Volume > Issue > Beyond the Mixing of Politics & Religion

Beyond the Mixing of Politics & Religion


By William H. Willimon | April 1986
The Rev. William H. Willimon is Minister to the University and Professor of the Practice of Christian Ministry at Duke University in North Carolina. A United Methodist, he is the author or co-author of 20 books, and is an Editor-at-Large for both The Christian Century and the Wittenburg Door.

For some time now, most of us Christians have regarded it as axiomatic that Christians ought to “go public” with our moral agenda and vote, lobby, pressure, and march to change our society for the better. Today a wide array of Christian groups, from conservative and liberal Protestants to the Catholic bishops believe that the church must try to embody its ethical vision through legislation. Indeed, more and more Christians are “going pub­lic” with their moral agenda. The man who once left my congregation because he didn’t care for a preacher who “mixed politics with religion” is to­day a minority on both the Right and the Left.

In the 1960s, liberal Christians organized for civil rights and peace. Then, somewhat to the liber­als’ surprise, conservative Christians found that two could play the game. Into the political arena enter­ed the Moral Majority of the 1980s, fighting for prayer in public schools and against abortion. “Foul,” cried liberal Christians, “What are they do­ing here?” Yet Jerry Falwell and his New Right were only doing what the Left did so well earlier — pushing a political program upon the body politic in the name of Jesus. Now we have two competing views of a just society both claiming to be “Chris­tian.” I can understand a politician’s dismay in wondering just what the Christian political pro­gram is.

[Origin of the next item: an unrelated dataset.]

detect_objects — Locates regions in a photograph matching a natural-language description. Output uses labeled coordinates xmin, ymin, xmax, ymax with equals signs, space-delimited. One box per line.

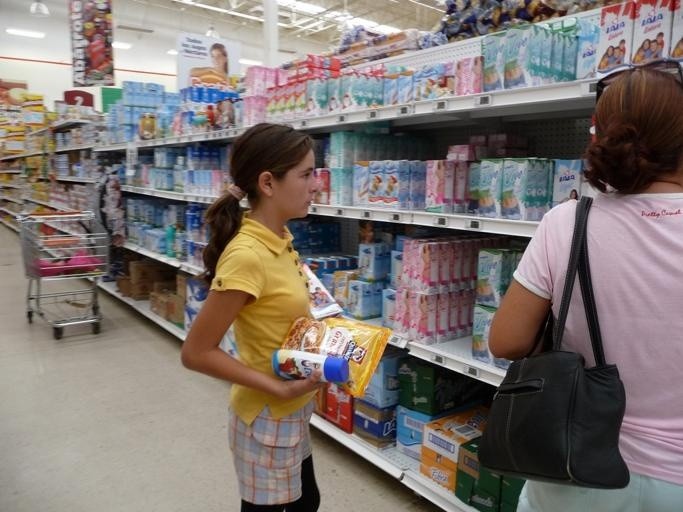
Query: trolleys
xmin=16 ymin=209 xmax=111 ymax=339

Yet in the attempt, right or left, to involve the church in politics to form a better society, we have forgotten the church’s more profound politi­cal task, which is to be a better society. I’m not bothered that Christians are in politics. My prob­lem is that Christians are not usually in politics on our own terms, from the unique standpoint of peo­ple who are trying to follow Jesus Christ.

We Americans are in a predicament that calls for more than minor tinkering with our political machinery. Plato said the function of politics is to help people be good. Public virtues such as kind­ness, mutual concern, and the common good are supposed to be fostered through politics. As George Will says, “Statecraft is soulcraft.”

Yet it is in this matter of public virtue that our own society has failed. We have produced a so­ciety renowned for productivity and consumption, a society that has given unprecedented freedom to its citizens. And yet, is our success our undoing?